Monthly sales of a particular personal computer are expected to decline at the following rate of $S^{\prime}(t)$ computers per month, where $t$ is time in months and $S(t)$ is the number of computers sold each month.
\[
S^{\prime}(t)=-10 t^{\frac{2}{3}}
\]
The company plans to stop manufacturing this computer when monthly sales reach 800 computers. If monthly sales now $(t=0)$ are 1,340 computers, find $S(t)$. How long will the company continue to manufacture this computer?

Step 1 ：Given the rate of decline of sales $S^{\prime}(t)=-10 t^{\frac{2}{3}}$, we can find the function $S(t)$ by integrating $S^{\prime}(t)$ with respect to $t$.

Step 2 ：The integral of $-10 t^{\frac{2}{3}}$ with respect to $t$ is $-30 t^{\frac{5}{3}} + C$, where $C$ is the constant of integration.

Step 3 ：We know that at $t=0$, $S(0)=1340$ computers. We can use this information to find the value of $C$.

Step 4 ：Substituting $t=0$ and $S(0)=1340$ into the equation $S(t)=-30 t^{\frac{5}{3}} + C$, we get $C=1340$.
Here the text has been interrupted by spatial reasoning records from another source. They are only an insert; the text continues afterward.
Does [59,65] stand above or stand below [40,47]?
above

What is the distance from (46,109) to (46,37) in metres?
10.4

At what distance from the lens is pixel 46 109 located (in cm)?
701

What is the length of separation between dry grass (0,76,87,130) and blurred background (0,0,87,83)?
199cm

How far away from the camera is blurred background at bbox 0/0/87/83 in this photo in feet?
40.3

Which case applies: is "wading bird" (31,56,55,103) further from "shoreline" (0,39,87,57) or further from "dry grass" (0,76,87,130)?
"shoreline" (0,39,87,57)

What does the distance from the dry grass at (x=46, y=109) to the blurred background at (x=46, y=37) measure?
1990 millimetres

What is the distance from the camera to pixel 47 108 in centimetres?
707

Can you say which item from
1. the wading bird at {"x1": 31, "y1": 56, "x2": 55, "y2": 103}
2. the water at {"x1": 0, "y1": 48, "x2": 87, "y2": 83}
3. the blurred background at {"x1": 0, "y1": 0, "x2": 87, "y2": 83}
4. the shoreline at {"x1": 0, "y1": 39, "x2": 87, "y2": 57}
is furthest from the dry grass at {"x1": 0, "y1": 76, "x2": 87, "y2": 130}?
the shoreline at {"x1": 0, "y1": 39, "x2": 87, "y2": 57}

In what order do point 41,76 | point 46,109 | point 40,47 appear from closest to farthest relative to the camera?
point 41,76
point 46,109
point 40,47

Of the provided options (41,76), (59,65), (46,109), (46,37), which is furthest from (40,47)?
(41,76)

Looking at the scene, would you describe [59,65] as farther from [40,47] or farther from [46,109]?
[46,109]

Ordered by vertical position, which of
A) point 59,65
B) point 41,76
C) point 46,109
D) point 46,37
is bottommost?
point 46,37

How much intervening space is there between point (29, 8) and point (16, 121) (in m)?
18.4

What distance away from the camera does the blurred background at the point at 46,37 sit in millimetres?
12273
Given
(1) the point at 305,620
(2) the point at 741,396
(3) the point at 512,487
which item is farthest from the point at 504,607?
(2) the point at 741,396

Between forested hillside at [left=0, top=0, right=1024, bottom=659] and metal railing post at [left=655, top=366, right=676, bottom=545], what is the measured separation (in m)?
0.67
Step 5 ：So, the function $S(t)$ is $S(t)=-30 t^{\frac{5}{3}} + 1340$.

Step 6 ：The company plans to stop manufacturing this computer when monthly sales reach 800 computers. So, we need to solve the equation $S(t)=800$ for $t$.

Step 7 ：Substituting $S(t)=800$ into the equation $S(t)=-30 t^{\frac{5}{3}} + 1340$, we get $-30 t^{\frac{5}{3}} + 1340 = 800$.

Step 8 ：Solving this equation for $t$, we get $t=\left(\frac{540}{30}\right)^{\frac{3}{5}}$.

Step 9 ：Calculating the value of $t$, we get $t=\boxed{3.42}$ months.